(Spatial questions about pictures)
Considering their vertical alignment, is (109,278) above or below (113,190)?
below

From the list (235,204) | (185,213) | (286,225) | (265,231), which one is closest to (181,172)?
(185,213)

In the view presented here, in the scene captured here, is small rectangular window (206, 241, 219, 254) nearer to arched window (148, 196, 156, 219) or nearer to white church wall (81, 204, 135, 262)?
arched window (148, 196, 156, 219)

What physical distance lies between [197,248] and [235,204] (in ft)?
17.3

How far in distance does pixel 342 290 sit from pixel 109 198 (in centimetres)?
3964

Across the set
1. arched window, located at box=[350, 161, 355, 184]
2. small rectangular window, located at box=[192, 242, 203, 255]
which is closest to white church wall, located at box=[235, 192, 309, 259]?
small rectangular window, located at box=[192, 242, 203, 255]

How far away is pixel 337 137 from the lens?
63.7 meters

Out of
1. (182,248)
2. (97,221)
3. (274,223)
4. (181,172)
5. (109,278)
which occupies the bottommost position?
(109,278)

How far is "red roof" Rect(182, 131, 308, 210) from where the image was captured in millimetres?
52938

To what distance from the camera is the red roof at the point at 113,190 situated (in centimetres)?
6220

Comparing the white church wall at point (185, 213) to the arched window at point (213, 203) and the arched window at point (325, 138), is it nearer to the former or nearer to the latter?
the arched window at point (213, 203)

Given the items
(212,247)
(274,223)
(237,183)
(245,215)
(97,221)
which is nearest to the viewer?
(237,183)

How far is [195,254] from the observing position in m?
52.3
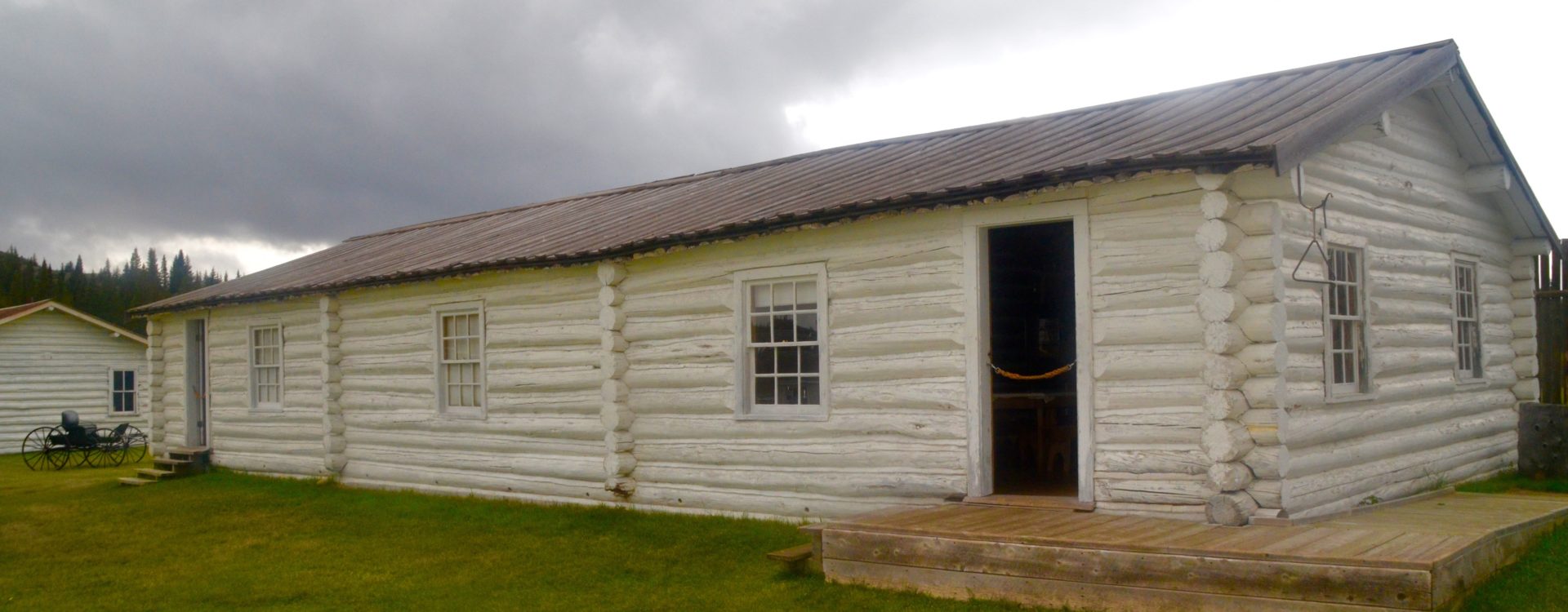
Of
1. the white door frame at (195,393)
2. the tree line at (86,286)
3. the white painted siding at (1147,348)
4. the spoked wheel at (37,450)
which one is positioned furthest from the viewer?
the tree line at (86,286)

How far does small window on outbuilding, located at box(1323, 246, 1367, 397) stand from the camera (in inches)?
380

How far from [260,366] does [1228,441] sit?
16.1m

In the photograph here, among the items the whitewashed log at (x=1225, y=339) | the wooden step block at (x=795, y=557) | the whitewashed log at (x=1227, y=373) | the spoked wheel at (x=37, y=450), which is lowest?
the spoked wheel at (x=37, y=450)

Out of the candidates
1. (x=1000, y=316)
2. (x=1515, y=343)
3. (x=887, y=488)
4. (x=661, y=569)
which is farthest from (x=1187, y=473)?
(x=1515, y=343)

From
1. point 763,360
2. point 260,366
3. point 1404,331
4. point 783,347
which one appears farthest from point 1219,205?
point 260,366

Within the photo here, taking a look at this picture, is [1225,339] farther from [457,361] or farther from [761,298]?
[457,361]

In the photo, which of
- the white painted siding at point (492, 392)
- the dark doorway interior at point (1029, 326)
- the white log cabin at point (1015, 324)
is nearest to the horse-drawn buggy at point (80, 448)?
the white log cabin at point (1015, 324)

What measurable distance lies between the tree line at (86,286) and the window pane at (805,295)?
173ft

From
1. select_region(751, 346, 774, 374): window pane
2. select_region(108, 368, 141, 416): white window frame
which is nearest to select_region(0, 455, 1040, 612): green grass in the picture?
select_region(751, 346, 774, 374): window pane

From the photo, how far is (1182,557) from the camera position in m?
7.11

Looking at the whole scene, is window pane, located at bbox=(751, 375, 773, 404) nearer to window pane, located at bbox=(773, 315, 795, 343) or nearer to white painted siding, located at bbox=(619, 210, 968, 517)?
white painted siding, located at bbox=(619, 210, 968, 517)

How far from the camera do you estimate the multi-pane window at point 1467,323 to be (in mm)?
12203

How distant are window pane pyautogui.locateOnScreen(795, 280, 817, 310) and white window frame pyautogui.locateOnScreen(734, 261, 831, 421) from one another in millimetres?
63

(What needs to be done)
Rewrite the whole listing with "white church wall" replaced by "white chapel wall" everywhere, keeping everything else the same. Leave the pictures out of your answer.

(Response to the task)
Considering their vertical alignment, is (109,278) above or below (113,190)?
below

From the list (235,204) | (185,213) | (286,225) | (265,231), which one is closest to (181,172)?
(185,213)

In the view presented here, in the scene captured here, is small rectangular window (206, 241, 219, 254) nearer to arched window (148, 196, 156, 219) or nearer to white chapel wall (81, 204, 135, 262)?
arched window (148, 196, 156, 219)

What physical distance lies between [197,248] and [235,204] (in ft)?
17.3

How far in distance does pixel 342 290 sit from pixel 109 198 (in centimetres)?
3964

Across the set
1. arched window, located at box=[350, 161, 355, 184]
2. small rectangular window, located at box=[192, 242, 203, 255]
which is closest to white chapel wall, located at box=[235, 192, 309, 259]?
small rectangular window, located at box=[192, 242, 203, 255]

How far away is pixel 337 137 from the lens?
63.7 meters

Out of
1. (182,248)
2. (97,221)
3. (274,223)
4. (181,172)
5. (109,278)
which occupies the bottommost position?
(109,278)

How far is "red roof" Rect(182, 131, 308, 210) from where the image was captured in millimetres?
52938

To what distance from the camera is the red roof at the point at 113,190 situated (in centimetres)?
6220

Comparing the white chapel wall at point (185, 213) to the arched window at point (213, 203) and the arched window at point (325, 138), is it nearer to the former or nearer to the latter?
the arched window at point (213, 203)

Given the items
(212,247)
(274,223)
(237,183)
(245,215)
(97,221)
which is nearest to the viewer?
(237,183)

How far is [195,254] from the observing position in m?
52.3
Of
1. the white door frame at (195,393)
2. the tree line at (86,286)
3. the white painted siding at (1147,348)
4. the spoked wheel at (37,450)
which one is positioned furthest from the viewer?
the tree line at (86,286)

How far does small window on outbuilding, located at box(1323, 246, 1367, 397) stand from the camera (in inches)?
380

How far from [260,366] does [1228,441] sit?
16.1m

In the photograph here, among the items the whitewashed log at (x=1225, y=339) | the wooden step block at (x=795, y=557) | the whitewashed log at (x=1227, y=373) | the spoked wheel at (x=37, y=450), which is lowest?
the spoked wheel at (x=37, y=450)

Out of the candidates
1. (x=1000, y=316)
2. (x=1515, y=343)
3. (x=887, y=488)
4. (x=661, y=569)
which is farthest from (x=1187, y=473)?
(x=1515, y=343)

From
1. point 763,360
2. point 260,366
3. point 1404,331
4. point 783,347
which one appears farthest from point 1219,205?
point 260,366

Within the photo here, taking a look at this picture, is [1225,339] farther from [457,361] or farther from [761,298]?
[457,361]

In the photo, which of
- the white painted siding at point (492, 392)
- the dark doorway interior at point (1029, 326)
- the white log cabin at point (1015, 324)
is nearest to the horse-drawn buggy at point (80, 448)?
the white log cabin at point (1015, 324)

What measurable distance lies between the tree line at (86,286) and the window pane at (805,295)?
173ft

From
1. select_region(751, 346, 774, 374): window pane
2. select_region(108, 368, 141, 416): white window frame
which is nearest to select_region(0, 455, 1040, 612): green grass in the picture?
select_region(751, 346, 774, 374): window pane

From the photo, how far is (1182,557) from the camera position in m?
7.11

Looking at the whole scene, is window pane, located at bbox=(751, 375, 773, 404) nearer to window pane, located at bbox=(773, 315, 795, 343) or nearer to white painted siding, located at bbox=(619, 210, 968, 517)?
white painted siding, located at bbox=(619, 210, 968, 517)

How far from the camera do you estimate the multi-pane window at point 1467,323 to be (in mm)?
12203

How distant are window pane pyautogui.locateOnScreen(795, 280, 817, 310) and white window frame pyautogui.locateOnScreen(734, 261, 831, 421) from one another in millimetres?
63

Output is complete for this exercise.